Pour ce que char bonne et louable entre toutes autres viandes, engendre bon sang quant elle est bien et deuement digeree, nous en traitterons a present. Et parlerons premierement de la char des bestes, tant sauvaiges comme domestiques et de leurs parties et membres. Et en apres, dirons des oyseaulx. Nous devons savoir donques que, entre les bestes, aucunes baillent bon et louable nourrissement et aultres le donnent mauvais. Item aucuns sont de legiere et aisee digestion et [d’autres] sont tres dures et difficilles a digerer. Item aucunes engendrent humeurs grosses et visqueuses et les autres engendrent subtilles. Item aucunes chars nourrissent bien fort et autres bien petit.

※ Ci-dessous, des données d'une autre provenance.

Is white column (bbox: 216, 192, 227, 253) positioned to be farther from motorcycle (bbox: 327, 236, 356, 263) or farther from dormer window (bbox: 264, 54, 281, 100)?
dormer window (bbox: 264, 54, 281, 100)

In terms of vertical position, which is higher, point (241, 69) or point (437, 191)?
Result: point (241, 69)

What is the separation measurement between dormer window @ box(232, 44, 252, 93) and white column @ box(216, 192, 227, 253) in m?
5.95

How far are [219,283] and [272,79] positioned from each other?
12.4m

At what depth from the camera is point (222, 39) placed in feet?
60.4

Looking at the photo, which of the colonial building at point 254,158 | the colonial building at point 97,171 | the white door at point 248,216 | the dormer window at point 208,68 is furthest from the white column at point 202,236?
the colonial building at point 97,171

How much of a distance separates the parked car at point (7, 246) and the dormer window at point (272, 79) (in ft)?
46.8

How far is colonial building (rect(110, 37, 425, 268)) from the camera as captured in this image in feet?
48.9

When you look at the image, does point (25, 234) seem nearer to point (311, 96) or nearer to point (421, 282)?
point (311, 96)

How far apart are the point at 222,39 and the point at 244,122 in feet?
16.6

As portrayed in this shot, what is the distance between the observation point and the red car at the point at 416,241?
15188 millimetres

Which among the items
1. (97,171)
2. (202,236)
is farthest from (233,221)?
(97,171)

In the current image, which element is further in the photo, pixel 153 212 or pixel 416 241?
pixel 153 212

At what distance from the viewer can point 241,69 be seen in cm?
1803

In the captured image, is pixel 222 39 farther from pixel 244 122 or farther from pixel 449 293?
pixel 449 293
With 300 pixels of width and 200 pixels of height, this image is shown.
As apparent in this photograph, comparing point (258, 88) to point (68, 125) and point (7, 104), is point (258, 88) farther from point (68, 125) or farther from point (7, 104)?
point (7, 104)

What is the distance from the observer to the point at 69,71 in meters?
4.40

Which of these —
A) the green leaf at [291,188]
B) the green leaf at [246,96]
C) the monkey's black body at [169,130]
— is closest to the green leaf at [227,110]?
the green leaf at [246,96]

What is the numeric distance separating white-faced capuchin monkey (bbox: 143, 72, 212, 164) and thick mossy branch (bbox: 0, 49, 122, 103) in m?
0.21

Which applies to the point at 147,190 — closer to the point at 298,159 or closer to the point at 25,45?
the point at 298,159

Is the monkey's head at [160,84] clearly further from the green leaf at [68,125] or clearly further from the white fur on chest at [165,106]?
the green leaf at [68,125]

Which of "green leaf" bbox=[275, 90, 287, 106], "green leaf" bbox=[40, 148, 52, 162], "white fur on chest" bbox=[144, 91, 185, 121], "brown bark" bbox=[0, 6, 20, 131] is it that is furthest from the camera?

Et, entre les bestes baillans nourrissement, les chevreulx jeunes et les cabris sont de tres singuliere recommendation; et les chabris, qui sont bestes domestiques, vallent mieulx a mangier que les chevreulx qui sont sauvaiges. Et generalement devons savoir que les bestes domestiques ne sont pas si seches que les sauvaiges.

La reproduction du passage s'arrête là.